===== Selected passage =====

Saint Alphonsus Rodriquez, Confessor

October 30

Today is the feast day of Saint Alphonsus Rodriquez.  Ora pro nobis.

Saint Alphonsus Rodriguez was born in Spain in 1531, of a well-to-do commercial household of Segovia, the third of eleven children. When Alphonsus was eleven years old, he and his older brother were sent to a Jesuit college. He had already manifested great joy in serving the Jesuits when they had given a mission in Segovia and lodged in his father’s country home; now he rejoiced in the one year of study he was able to undertake, before the death of his father interrupted these pursuits. His brother, after certain affairs were settled, returned to school, but Alphonsus was obliged to remain at home, destined one day to replace his father.

He accepted this lot and in 1557 married a virtuous wife.  They were blessed with a daughter and two sons. But God intended to sanctify this soul of predilection by great and heroic sufferings. Only five years later he was already a widower, with only one little boy of three years remaining for him to raise. He believed this calamity must have come upon him for his sins, and he developed a great horror of sin.  He asked God to let him bear even the torments of hell here below, rather than fall into a single mortal sin. He offered himself entirely to God, for whatever He might desire of him. Then he began a life of severe penance. A year later his mother died. He looked at his beautiful and innocent child, the only bond which still attached him to the earth.  He prayed to God that if ever that child should offend Him, to take him at once. His prayer was granted before long. (1)

Then, nearing forty, Alphonsus applied to join the Jesuits, but they rejected him as being too old and without sufficient education. He set himself to study Latin and applied again. This time the provincial admitted him as a lay brother. Six months later he was sent to the Jesuit college of Monte Sion in Majorca, where he spent the remaining forty-five years of his life.

He worked as a door-keeper but also devoted himself to prayer and penances. Through attention to his own inner struggle, Alphonsus was able to influence not only young students, like St. Peter Claver, whom he advised to go to America and became the “saint of the slaves”, but also local civic and social leaders, who came to his lodge for advice and direction. (3)

===== Information provided =====

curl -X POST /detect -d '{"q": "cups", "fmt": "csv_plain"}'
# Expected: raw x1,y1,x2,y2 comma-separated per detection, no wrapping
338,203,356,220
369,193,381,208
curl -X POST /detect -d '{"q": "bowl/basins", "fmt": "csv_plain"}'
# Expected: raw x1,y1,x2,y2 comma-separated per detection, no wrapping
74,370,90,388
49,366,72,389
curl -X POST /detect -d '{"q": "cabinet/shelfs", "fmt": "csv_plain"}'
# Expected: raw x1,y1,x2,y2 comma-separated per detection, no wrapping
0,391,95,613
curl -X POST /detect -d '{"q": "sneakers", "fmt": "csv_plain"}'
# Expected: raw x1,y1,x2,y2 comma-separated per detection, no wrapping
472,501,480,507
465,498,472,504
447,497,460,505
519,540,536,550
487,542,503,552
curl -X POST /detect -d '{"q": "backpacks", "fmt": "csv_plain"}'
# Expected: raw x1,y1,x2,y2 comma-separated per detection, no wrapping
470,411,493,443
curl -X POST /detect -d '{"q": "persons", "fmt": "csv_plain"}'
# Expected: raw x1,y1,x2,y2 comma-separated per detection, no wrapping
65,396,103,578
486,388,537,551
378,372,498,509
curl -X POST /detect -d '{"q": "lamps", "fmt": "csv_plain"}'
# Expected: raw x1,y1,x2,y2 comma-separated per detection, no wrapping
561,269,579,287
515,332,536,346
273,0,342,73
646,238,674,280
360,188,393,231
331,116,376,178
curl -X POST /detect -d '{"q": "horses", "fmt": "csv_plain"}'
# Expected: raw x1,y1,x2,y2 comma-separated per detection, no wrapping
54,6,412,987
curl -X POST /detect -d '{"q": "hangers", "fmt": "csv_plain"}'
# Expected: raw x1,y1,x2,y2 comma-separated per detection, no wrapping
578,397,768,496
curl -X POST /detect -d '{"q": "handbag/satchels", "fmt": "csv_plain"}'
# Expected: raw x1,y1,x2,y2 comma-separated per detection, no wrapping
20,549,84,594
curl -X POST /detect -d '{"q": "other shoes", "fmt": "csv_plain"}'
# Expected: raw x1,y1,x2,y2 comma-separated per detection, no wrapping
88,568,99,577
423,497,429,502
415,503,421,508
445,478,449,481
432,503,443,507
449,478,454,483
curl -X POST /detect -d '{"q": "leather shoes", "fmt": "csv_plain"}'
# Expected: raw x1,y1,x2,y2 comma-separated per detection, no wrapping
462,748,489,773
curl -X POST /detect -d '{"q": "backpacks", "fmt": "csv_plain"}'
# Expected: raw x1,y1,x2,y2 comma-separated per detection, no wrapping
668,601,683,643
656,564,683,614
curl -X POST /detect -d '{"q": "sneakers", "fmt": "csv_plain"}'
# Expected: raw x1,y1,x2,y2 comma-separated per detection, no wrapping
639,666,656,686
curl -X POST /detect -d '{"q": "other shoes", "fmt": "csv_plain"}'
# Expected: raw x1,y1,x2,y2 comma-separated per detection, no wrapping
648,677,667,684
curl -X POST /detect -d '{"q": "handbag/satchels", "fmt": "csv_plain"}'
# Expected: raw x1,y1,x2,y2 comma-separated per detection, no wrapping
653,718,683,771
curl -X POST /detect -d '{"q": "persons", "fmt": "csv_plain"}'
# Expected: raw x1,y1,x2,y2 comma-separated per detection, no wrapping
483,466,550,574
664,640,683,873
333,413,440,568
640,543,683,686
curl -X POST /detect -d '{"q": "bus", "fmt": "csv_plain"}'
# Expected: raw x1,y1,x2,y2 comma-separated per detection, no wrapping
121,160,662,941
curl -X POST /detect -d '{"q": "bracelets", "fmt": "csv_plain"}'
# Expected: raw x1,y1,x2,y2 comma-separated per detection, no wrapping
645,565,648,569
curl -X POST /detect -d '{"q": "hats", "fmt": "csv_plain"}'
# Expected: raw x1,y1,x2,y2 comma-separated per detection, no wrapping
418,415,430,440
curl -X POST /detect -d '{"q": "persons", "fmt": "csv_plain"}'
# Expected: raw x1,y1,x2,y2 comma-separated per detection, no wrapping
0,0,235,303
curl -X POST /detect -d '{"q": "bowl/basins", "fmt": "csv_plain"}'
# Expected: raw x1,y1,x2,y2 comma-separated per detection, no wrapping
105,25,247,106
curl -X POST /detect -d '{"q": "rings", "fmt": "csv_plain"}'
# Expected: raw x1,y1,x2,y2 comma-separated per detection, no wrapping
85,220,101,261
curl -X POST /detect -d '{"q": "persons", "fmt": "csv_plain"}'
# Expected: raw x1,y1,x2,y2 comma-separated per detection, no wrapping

=====

## Set tasks:
1 – Answer these about the passage on Saint Alphonsus Rodriguez:
(a) In what year was he born?
(b) How old was he when he and his older brother were sent to a Jesuit college?
(c) At which college did he spend the remaining forty-five years of his life?
2 – Write the next part of the passage on Saint Alphonsus Rodriguez, beginning after its final sentence.
The records have no role in any of this.

## Solved problems:
1 –
(a) 1531
(b) Eleven years old
(c) The Jesuit college of Monte Sion in Majorca

2 –
It has often been said that he was the author of the well known “Little Office of the Immaculate Conception”, and the claim is made by Alegambe, Southwell, and even by the Fathers de Backer in their Bibliothque de la Compagnie de Jesus. Apart from the fact that the brother did not have the requisite education for such a task, Father Costurer says positively that the office he used was taken from an old copy printed out of Spain, and Father Colin asserts that it existed before the Saint’s time. It may be admitted, however, that through him it was popularized. He left a considerable number of manuscripts after him, some of which have been published as “Obras Espirituales del B. Alonso Rodriguez” (Barcelona, 1885, 3 vols., octavo, complete edition, 8 vols. in quarto). They have no pretense to style; they are sometimes only reminiscences of domestic exhortations; the texts are often repeated; the illustrations are from every-day life; the treatment of one virtue occasionally trenches on another; but they are remarkable for the correctness and soundness of their doctrine and the profound spiritual knowledge which they reveal. They were not written with a view to publication, but put down by the Saint himself, or dictated to others, in obedience to a positive command of his superiors.  (2)

When he died on October 31, 1617, his funeral was attended by Church and government leaders. He was declared Venerable in 1626, and in 1633 was named a patron of Majorca, where his remains are enshrined. Since the Jesuits were suppressed in Spain in the late 18th and early 19th centuries, Alphonsus was not beatified till 1825. He was canonised with his friend with St. Peter Claver in September 1888. (3)

Image: Alphonse Rodriguez (5)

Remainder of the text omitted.